Short text fragments taken from websites
====

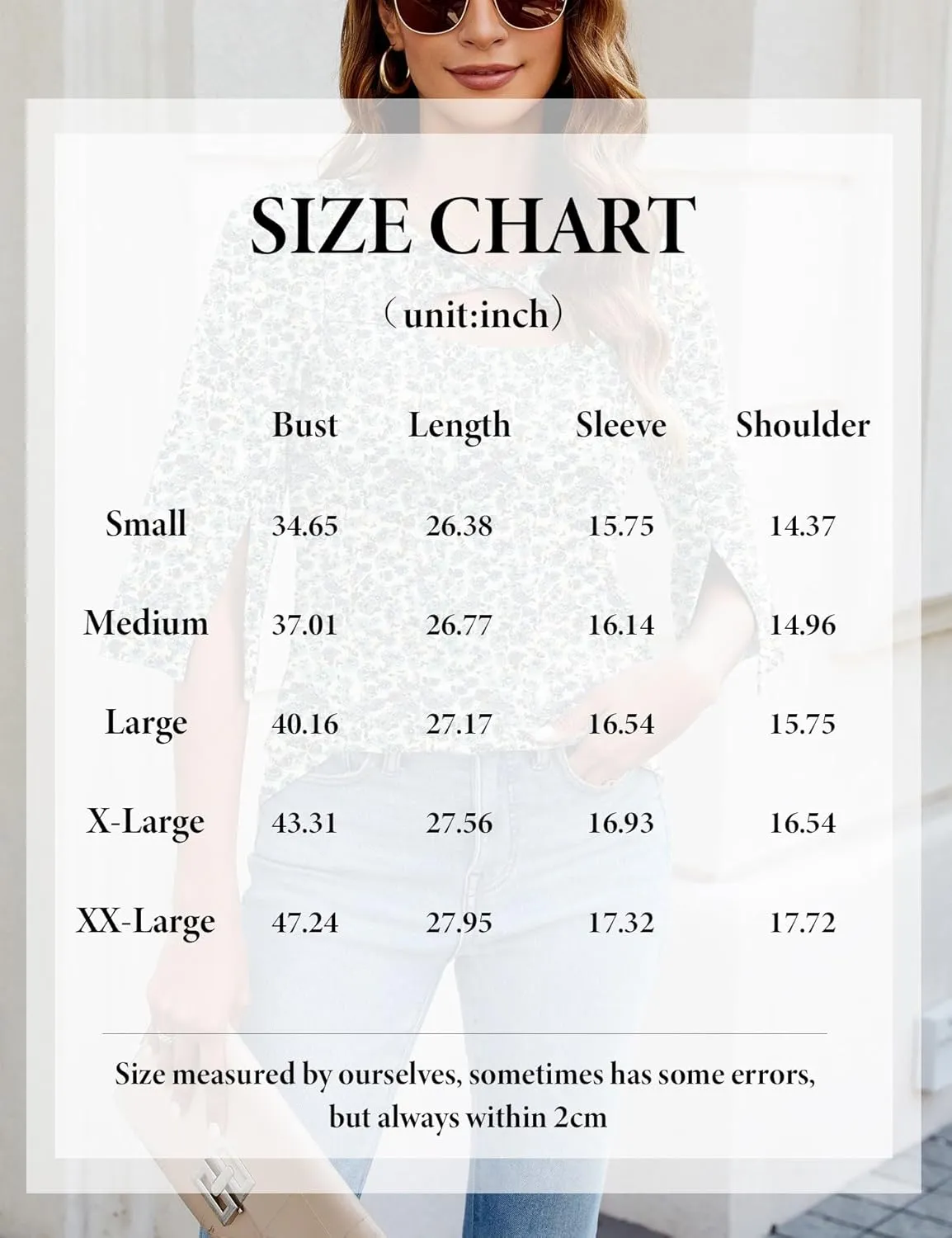 LUYAA Women's 3/4 Sleeve Tops Dressy Casual Summer Cut Out Twist Knot Elegant Blouse Tunics
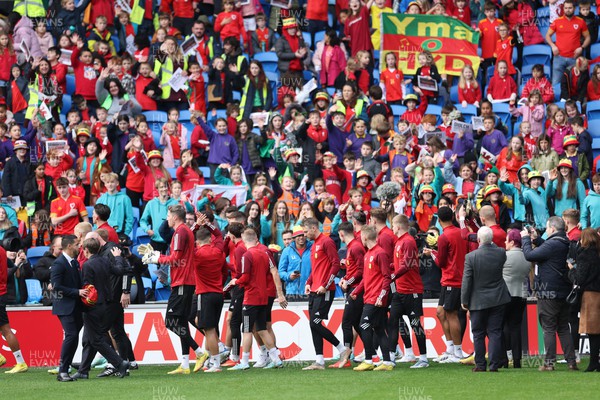 151122 - Wales Football Training Session -  during the final training session and send off from Wales as the team depart for the FIFA World Cup in Qatar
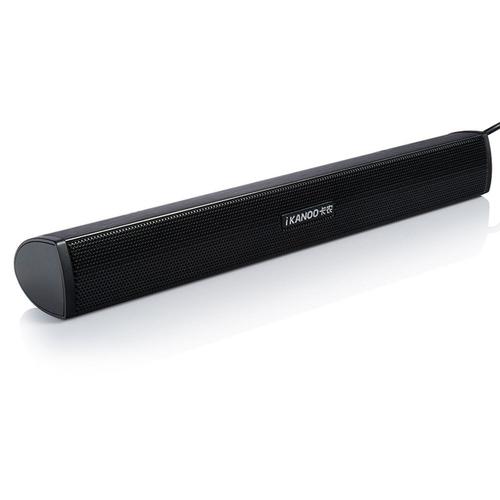 Orateur noir - Haut parleur USB pour ordinateur Portable, barre de son de haute qualité, caisson de basses, pour PC Portable, Lenovo, ASUS, Dell, Chromebook, lecteur de musique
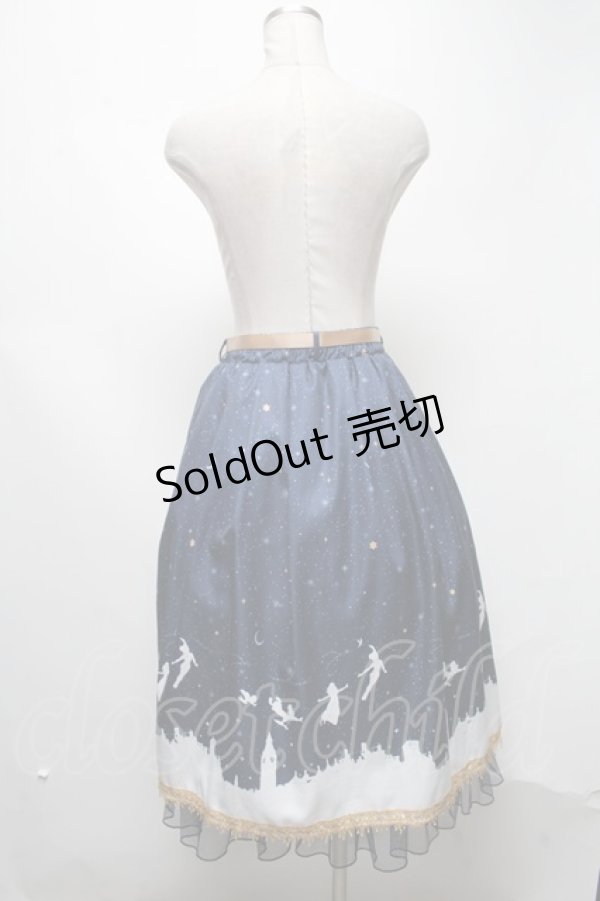 画像2: axes femme / ピーター・パン/プリントスカート  紺 S-25-03-02-076-AX-SK-HR-ZS (2)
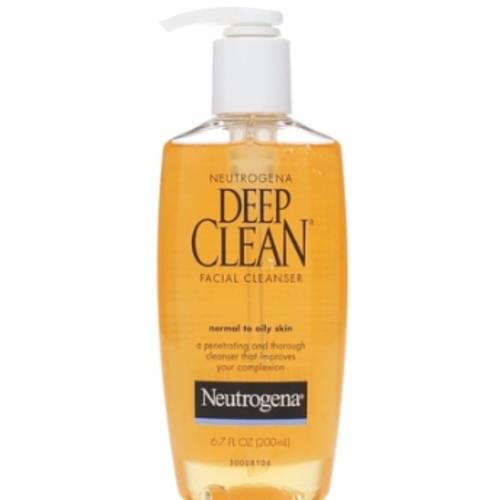 Neutrogena Deep Clean Daily Facial Cleanser, Alcohol-Free, Oil-Free & Non-Comedogenic, 6.7 fl. oz SAVE $12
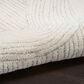 Nourison Pure Patterns Ivory and Grey 5"3" x 7"3" Area Rug, , large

====

Copy the text of all six rows above word for word, keeping each row on its own line and leaving out the pictures.

 LUYAA Women's 3/4 Sleeve Tops Dressy Casual Summer Cut Out Twist Knot Elegant Blouse Tunics
 151122 - Wales Football Training Session -  during the final training session and send off from Wales as the team depart for the FIFA World Cup in Qatar
 Orateur noir - Haut parleur USB pour ordinateur Portable, barre de son de haute qualité, caisson de basses, pour PC Portable, Lenovo, ASUS, Dell, Chromebook, lecteur de musique
 画像2: axes femme / ピーター・パン/プリントスカート  紺 S-25-03-02-076-AX-SK-HR-ZS (2)
 Neutrogena Deep Clean Daily Facial Cleanser, Alcohol-Free, Oil-Free & Non-Comedogenic, 6.7 fl. oz SAVE $12
 Nourison Pure Patterns Ivory and Grey 5"3" x 7"3" Area Rug, , large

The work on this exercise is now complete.